I have a use case where I need to dynamically exclude certain vectors based on specific criteria before performing a similarity search using Faiss. I have explored the Faiss GitHub repository and came across an issue that is closely related to my requirement. One of the responses highlighted that directly filtering the vectors might negatively impact performance. Instead, they suggested using an alternative solution involving IDSelector. I would like to try filtering the vectors using IDSelector.
Here is a description of my use case:
Let's consider a table with 1000 records, where each record corresponds to a row in an SQL table. Each record has fields such as messageId, message, and communityId. These fields allow us to group the messages based on the community ID. Now, I have indexed all 1000 records. During the similarity search, when a query arises from a specific community, I want to search only within the relevant community rather than across all communities.
As mentioned, there is a workaround suggested:
"Filtering must be based on the vector IDs." However, I'm unsure about the process of incorporating the community ID into the vector ID and how to effectively filter the records based on the community ID.
What have i done so far
:
os.environ['OPENAI_API_KEY'] = 'key'
messages = ["Hello, world!", "How are you?", "Greetings!","How are you"]

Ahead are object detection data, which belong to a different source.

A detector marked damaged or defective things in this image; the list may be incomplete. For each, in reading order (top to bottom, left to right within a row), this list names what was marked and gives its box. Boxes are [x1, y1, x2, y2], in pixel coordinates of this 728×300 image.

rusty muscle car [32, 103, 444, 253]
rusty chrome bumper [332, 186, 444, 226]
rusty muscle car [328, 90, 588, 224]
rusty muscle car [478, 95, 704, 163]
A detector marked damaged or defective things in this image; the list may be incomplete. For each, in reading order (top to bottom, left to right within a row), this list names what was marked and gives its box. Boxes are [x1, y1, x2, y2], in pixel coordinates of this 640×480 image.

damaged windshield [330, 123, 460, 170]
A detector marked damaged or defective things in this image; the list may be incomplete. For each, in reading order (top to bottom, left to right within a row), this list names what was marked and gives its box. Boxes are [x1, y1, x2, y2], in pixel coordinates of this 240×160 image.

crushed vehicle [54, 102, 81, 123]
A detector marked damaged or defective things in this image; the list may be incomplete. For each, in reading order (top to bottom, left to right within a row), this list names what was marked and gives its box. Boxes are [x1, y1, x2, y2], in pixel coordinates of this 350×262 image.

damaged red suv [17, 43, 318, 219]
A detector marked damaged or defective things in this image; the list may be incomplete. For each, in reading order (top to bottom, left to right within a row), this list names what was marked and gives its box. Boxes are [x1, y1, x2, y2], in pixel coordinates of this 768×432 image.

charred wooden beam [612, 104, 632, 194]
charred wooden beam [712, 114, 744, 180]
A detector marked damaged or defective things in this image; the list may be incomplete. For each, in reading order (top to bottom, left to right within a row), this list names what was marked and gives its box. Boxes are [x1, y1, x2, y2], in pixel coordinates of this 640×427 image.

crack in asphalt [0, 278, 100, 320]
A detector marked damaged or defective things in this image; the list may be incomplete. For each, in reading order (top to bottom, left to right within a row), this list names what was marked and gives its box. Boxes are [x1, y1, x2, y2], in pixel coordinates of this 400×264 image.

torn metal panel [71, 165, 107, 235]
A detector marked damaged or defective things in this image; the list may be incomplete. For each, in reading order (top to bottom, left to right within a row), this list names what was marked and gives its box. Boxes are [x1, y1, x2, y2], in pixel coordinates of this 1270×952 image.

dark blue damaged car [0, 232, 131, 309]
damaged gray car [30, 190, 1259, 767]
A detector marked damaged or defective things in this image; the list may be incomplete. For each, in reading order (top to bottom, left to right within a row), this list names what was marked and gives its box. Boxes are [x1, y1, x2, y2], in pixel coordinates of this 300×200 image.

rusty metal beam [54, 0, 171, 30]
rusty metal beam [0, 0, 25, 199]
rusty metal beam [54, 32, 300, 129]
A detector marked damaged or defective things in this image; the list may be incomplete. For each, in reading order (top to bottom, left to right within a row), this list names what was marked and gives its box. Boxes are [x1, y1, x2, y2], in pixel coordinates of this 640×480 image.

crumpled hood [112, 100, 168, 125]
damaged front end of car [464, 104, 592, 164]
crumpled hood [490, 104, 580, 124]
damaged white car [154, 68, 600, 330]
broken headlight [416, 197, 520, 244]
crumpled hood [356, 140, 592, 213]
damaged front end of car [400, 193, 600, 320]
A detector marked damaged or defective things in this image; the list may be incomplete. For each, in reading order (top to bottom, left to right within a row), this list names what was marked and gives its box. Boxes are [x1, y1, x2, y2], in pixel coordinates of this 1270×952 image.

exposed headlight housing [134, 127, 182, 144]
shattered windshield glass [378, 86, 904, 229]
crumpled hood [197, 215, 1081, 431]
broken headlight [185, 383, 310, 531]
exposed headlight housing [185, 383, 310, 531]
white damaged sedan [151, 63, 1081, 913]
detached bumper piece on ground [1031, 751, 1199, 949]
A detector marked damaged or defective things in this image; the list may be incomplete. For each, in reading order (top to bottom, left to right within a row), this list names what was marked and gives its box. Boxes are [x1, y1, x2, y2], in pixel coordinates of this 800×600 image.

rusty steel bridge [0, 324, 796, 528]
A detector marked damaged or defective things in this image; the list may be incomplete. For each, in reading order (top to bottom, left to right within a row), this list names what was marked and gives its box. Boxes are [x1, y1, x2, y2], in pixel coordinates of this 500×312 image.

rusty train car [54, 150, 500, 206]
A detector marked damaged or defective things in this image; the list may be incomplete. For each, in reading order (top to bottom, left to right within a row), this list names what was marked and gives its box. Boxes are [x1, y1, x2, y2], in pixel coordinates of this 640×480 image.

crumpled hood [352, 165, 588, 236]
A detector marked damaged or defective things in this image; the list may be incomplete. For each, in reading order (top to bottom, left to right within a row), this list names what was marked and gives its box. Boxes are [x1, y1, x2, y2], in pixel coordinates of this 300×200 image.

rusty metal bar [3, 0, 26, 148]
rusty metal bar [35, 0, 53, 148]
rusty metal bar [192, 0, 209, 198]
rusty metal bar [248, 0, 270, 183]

community_ids = [1, 2, 3, 1]
class CommunityIDSelector(faiss.IDSelector):
def __init__(self):
pass
def is_member(self, id):
return community_ids[id] == 1
id_selector = CommunityIDSelector()
embs = []
embeddings = OpenAIEmbeddings()
for message in messages:
embs.append(embeddings.embed_query(text=message))
vectors = np.array(embs)
metadata = np.array(community_ids)
concatenated_vectors = np.concatenate((vectors,metadata[:,np.newaxis]),axis=1)
index = faiss.IndexFlatL2(concatenated_vectors.shape[1])
index.add(concatenated_vectors)
target_community_id = 1
query_vector = np.array([embeddings.embed_query(text='I am good')])
# Prepare query vector with target communityId
query_metadata = np.array([[target_community_id]])
concatenated_query = np.concatenate((query_vector, query_metadata), axis=1)
k = 3
distances, indices = index.search(concatenated_query, k,id_selector)
print("Filtered Messages:")
Questions:
- How can I include the community ID in the vector ID?
- How can I filter the records based on the community ID?